Data supplied:
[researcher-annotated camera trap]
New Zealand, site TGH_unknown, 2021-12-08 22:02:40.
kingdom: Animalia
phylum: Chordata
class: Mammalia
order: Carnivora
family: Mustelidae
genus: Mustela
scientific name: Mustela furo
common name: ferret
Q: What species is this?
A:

What the exercise asks:
Reproduce exactly the lines from the one containing "genus: Mustela" through the last line of the records, both included, and nothing else.

Output:
genus: Mustela
scientific name: Mustela furo
common name: ferret
Q: What species is this?
A:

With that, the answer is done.